An investigation of the solubilization mechanism of sodium octanoate micelles by small-angle X-ray scattering

The micellar radii and the electron density of the polar and non polar regions in micelles have been determined by a small-angle X-ray scattering (SAXS) technique originally designed by Luzzati et al. and subsequently modified by Larsson. The model employed shows the micellar structure as consisting of a liquid hydrocarbon core and a polar shell comprising the ionic polar head groups plus the diffuse double layer of bound counterions.
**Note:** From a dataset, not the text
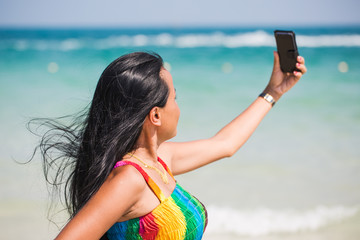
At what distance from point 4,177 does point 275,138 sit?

The shortcomings of the model are discussed in the light of a recent paper by Hayter & Penfold providing general support for the parameters obtained and the conclusions drawn.The results found for the binary aqueous systems of potassium hexanoate, sodium octanoate and sodium decanoate describes the micelles as having quite an open structure with a rather small truly anhydrous hydrocarbon core. The low electron density contrast found between the polar layer and the surrounding media prevents us from drawing conclusions as to the absolute value of the polar (total) micellar radius, although the changes in this radius seem relevant. The octane-1, 8-diol is found to partly penetrate the hydrocarbon core but mostly to reside in the polar shell or to remain in the bulk solvent. Both the cyclohexane and carbon tetrachloride seem to be solubilized in the interior of the micelle, the former causing a considerable swelling of the micelle.